Friday morning Day 5

Started the day early again, but feeling pretty good. Kathy and I took laps and did crosswords at 6 am today. Had a good breakfast and met with Dr. Markowitz. He ordered my pacing wires out and going home tomorrow (as long as no problems) A little scary but if they think I’m ready I have to listen to my doctors. I will continue walking today to build my strength. Pulling my wires was not pleasant.

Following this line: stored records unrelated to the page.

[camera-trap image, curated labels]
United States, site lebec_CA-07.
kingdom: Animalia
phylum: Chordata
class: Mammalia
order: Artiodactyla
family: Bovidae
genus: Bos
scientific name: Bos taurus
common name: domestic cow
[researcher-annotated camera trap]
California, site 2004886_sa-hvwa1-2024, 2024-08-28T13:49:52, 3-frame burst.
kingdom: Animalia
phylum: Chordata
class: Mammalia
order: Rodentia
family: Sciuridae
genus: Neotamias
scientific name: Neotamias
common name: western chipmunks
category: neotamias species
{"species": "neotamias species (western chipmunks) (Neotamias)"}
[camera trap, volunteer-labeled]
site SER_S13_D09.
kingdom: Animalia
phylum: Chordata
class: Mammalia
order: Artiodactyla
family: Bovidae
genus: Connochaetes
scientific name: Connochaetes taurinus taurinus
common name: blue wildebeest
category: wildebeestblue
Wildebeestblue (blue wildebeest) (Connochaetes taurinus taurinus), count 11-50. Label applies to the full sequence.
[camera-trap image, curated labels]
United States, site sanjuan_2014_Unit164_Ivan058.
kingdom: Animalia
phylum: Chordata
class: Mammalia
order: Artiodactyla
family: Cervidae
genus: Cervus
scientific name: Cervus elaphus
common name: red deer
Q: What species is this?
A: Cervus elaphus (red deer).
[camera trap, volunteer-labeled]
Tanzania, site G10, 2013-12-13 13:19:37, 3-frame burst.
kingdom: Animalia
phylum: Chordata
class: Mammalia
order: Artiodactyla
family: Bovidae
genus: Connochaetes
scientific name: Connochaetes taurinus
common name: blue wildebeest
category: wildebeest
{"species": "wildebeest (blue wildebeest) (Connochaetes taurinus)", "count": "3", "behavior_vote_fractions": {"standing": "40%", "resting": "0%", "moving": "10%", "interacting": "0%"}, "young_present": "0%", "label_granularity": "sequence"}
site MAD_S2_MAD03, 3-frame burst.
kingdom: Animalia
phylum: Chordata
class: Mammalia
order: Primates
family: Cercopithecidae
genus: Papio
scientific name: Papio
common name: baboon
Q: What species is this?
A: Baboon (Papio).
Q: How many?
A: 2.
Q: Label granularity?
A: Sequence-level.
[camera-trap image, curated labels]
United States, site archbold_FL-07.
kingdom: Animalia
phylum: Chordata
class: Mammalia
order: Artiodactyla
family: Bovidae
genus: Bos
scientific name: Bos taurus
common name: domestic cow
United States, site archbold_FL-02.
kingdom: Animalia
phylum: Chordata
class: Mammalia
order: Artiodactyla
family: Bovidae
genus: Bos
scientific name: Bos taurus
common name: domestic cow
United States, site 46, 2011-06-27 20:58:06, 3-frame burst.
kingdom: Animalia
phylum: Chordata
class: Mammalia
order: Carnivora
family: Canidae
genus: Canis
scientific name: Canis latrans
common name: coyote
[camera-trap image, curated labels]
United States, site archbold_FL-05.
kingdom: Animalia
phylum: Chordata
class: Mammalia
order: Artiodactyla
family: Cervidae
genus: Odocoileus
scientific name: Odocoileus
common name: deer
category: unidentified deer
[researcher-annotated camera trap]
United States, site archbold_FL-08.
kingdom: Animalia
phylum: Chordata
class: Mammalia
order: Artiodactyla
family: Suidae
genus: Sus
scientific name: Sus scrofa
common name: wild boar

The pacing wires are coiled wires resting against the heart wall (one atrial and one ventricular) and then are sutured to my skin on my chest. Without being too graphic, pulling a wire off your heart and out through your chest wall is a little freaky. It’s done now and I have to be closely monitored all day. Pain is better and fatigue is high but I am really set up at home for support. Just cannot believe after all I had done this week I can go home. Even as a doctor that performs high tech eye surgery, the human body never ceases to amaze me. Until later.